Thursday, April 2, 2015

Al Shabaab war drives new Ethiopia-Kenya-Uganda intelligence alliance

Kenya navy officers patrol Somali waters on November 17, 2011 at  Ras Kamboni.
Photo/FILE Kenya navy officers patrol Somali waters on November 17, 2011 at Ras Kamboni. 
By FRED OLUOCH


The war in Somalia has led to closeR intelligence collaboration between Burundi, Djibouti, Kenya and Uganda that is thought to have thwarted plans by the Al Shabaab militia to launch terror attacks in the region over Christmas and New Year holidays.
The first public indication of this increasingly tight-knit intelligence networking from countries with troops in Somalia came during the November 2011 extraordinary session of the Inter-Governmental Authority on Development (Igad), held to discuss the Somalia crisis. It has emerged that there was a technical meeting on the sidelines to try hammer out a framework for joint operations.
Kenya’s Assistant Minister for Internal Security, Joshua Orwa Ojode, noted that there was a close collaboration among all the neighbouring states in monitoring Al Shabaab activities.
“Even though each state has its separate intelligence gathering network, we call each other often and exchange information on the activities of Al Shabaab.
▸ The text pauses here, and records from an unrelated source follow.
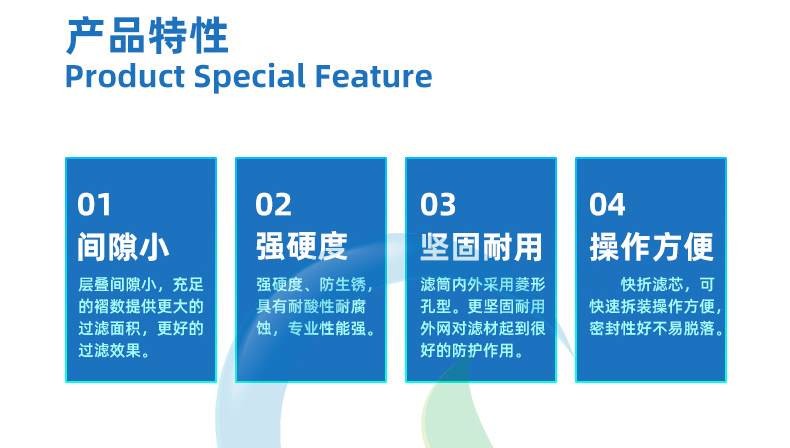 产品特性
Product Special Feature

01
间隙小
层叠间隙小，充足的褶数提供更大的过滤面积，更好的过滤效果。

02
强硬度
强硬度、防生锈，具有耐酸性耐腐蚀，专业性能强。

03
坚固耐用
滤筒内外采用菱形孔型。更坚固耐用外网对滤材起到很好的防护作用。

04
操作方便
快折滤芯，可快速拆装操作方便，密封性好不易脱落。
However, there is no joint regional intelligence entity to deal with the group,” he said.
With Kenya’s entry into the war, followed by Ethiopia’s return a month later, sources tell The EastAfrican that Nairobi has become a “beehive of intelligence co-ordination” for the war effort in Somalia.
Kenya and Uganda, for instance, had warned citizens of major reprisal attacks over Christmas and New Year celebrations, but the holidays passed without incident, barring a grenade attack at a Garissa nightclub on December 31.
Analysts said the fact that the attacks did not happen deeper into Kenya indicated that it a faction of Al Shabaab without a regional network was involved — possibly non-Somali fighters from Afghanistan and the Middle East who have joined the militia in recent years. 
An Amisom source agreed. “If they were Somali, they would not be concentrating their attacks in parts of Kenya populated almost exclusively by Kenyan Somalis,” he said.  
The inability of the Shabaab to attack over the holiday season, apart from the fact that they are probably quite weakened, could also be because the ethnic Somali populations in the other East African countries “have not bought into the terrorist project,” he argued.
But for the security agencies in the region, it is not yet time to celebrate.
Last week, the Kenyan police warned that Al Qaeda operatives had joined Al Shabaab to plot attacks on key installations in the country and beyond.
Nevertheless, the co-operation among countries in the region recently enabled Kenya to publish the names of 15 suspects with Al Shabaab connections who are believed to have entered the country from Kismayu. The group comprises nine Kenyans, two “Asians” and four Somalis aged between 24 and 32.
On January 4, defence ministers and senior military officers of six East African countries met in Addis Ababa to work out a strategy to deal with Al Shabaab.
They endorsed a plan to increase the authorised strength of the Amisom force from 12,000 to 17,700 troops.
This came amid ongoing discussions in Addis Ababa between the African Union Mission in Somalia, (Amisom), the Kenyans and Ethiopians on the conduct of joint operations in 2012.
The discussions centred on how to assign each country joining Amisom specific regions of engagement to avoid confrontation between the military operations and misunderstanding between the various forces.